TEKS SUMBER

METROPOLITAN – Semrawutnya sistem zonasi saat Penerimaan Peserta Didik Baru (PPDB) 2019 tingkat SMA sederajat di Kota Bogor, mengundang reaksi keras dari sejumlah pihak. Mulai dari wali kota Bogor, Dinas Pendidikan (Disdik) Kota Bogor, pengamat pendidikan hingga Dewan Pendidikan (Wandik).
Kisruh PPDB tahun ini menjadi pembicaraan hangat di tengah masyarakat. Terlebih pasca-adanya temuan identitas palsu beberapa waktu lalu di Gang Selot, Nomor 18, RT 04/08, Kelurahan Paledang, Kecamatan Bogor Tengah, yang otomatis menjadi salah satu indikator gagalnya sistem zonasi.
Ketua Wandik Kota Bogor, Deddy Djumiawan Karyadi, menjelaskan, kisruh ini merupakan dampak negatif diterapkannya zonasi PPDB SMA tahun ini. Ia menilai penggunaan zonasi tanpa melibatkan Nilai Ebtanas Murni (NEM) merupakan kesalahan terbesar yang dilakukan disdik provinsi tahun ini.
Sebab, untuk pembuatan petunjuk pelaksana (juklak) petunjuk teknis (juknis) PPDB SMA sederajat dilakukan jajaran pemerintah provinsi (pemprov). Dalam pembuatannya, Disdik Jawa Barat sama sekali tidak memasukkan Nilai Ujian Nasional (NUN) atau Nilai Ebtanas Murni (NEM) dalam persyaratan PPDB tahun ini. “Mereka tidak menggunakan sistem skoring. Mereka benar-benar memakai peta berapa meter jarak rumah ke sekolah, ini yang membahayakan. NEM sama sekali tidak dipakai,” terangnya.
Deddy menyayangkan Disdik Jawa Barat menyamaratakan setiap daerah yang ada. Padahal, setiap daerah memiliki karakteristik wilayah yang berbeda. “Kenapa tidak diterapkan formula yang tepat sesuai kebutuhan wilayah. Kalau pakai jarak, otomatis hanya bergantung pada paling dekat. Yang terparah NEM sama sekali tidak berguna. Ini yang perlu jadi catatan dan amat kami sayangkan,” tegasnya.

ENTRI DATASET

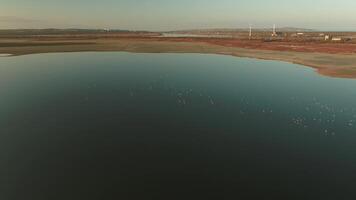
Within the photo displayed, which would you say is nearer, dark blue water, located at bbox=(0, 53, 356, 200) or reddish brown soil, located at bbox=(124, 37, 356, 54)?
dark blue water, located at bbox=(0, 53, 356, 200)

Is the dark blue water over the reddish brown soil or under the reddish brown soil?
under

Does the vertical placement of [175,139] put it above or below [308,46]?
below

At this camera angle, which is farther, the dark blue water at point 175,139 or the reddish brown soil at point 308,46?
the reddish brown soil at point 308,46

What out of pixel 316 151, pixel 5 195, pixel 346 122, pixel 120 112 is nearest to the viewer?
pixel 5 195

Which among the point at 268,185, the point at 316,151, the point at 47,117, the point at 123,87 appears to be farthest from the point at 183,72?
the point at 268,185

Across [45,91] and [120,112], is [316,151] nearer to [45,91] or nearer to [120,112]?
[120,112]

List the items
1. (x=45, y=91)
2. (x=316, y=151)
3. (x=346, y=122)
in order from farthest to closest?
(x=45, y=91) < (x=346, y=122) < (x=316, y=151)

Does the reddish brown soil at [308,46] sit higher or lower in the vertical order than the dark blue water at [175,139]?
higher

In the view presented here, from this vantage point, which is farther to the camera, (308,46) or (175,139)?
(308,46)
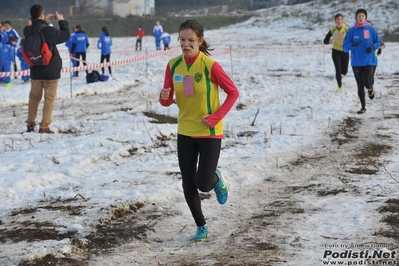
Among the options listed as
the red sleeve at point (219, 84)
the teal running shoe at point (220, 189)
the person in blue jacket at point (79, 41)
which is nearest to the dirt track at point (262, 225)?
the teal running shoe at point (220, 189)

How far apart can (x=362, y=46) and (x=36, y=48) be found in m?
5.64

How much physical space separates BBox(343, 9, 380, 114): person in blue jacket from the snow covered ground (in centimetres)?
75

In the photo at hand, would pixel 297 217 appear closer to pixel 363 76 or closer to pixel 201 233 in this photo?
pixel 201 233

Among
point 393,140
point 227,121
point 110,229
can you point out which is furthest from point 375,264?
point 227,121

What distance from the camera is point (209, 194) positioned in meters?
6.36

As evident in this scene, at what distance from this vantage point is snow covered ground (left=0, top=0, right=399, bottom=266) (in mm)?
4758

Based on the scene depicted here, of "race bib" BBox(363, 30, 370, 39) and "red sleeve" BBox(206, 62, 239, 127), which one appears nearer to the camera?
"red sleeve" BBox(206, 62, 239, 127)

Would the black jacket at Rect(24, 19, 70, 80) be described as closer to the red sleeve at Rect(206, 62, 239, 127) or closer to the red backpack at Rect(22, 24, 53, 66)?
the red backpack at Rect(22, 24, 53, 66)

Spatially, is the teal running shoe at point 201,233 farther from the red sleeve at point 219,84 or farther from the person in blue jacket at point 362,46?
the person in blue jacket at point 362,46

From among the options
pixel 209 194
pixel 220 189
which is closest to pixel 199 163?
pixel 220 189

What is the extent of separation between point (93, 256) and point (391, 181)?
345cm

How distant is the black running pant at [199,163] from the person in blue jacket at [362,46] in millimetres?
6806

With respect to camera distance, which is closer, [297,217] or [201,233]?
[201,233]

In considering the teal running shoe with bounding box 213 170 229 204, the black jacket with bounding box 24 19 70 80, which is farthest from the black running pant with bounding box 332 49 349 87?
the teal running shoe with bounding box 213 170 229 204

PERINTAH TUGAS
Menurut berita tentang PPDB Kota Bogor, mengapa Deddy Djumiawan Karyadi menyayangkan Disdik Jawa Barat yang menyamaratakan setiap daerah? Jawab dalam satu sampai tiga kalimat. Catatan di atas tidak berhubungan dengan berita tentang PPDB Kota Bogor.

JAWABAN LENGKAP
Setiap daerah memiliki karakteristik wilayah yang berbeda, sehingga menurut Deddy seharusnya diterapkan formula yang sesuai dengan kebutuhan wilayah. Jika hanya memakai jarak, penerimaan otomatis bergantung pada siapa yang paling dekat, sementara NEM sama sekali tidak berguna.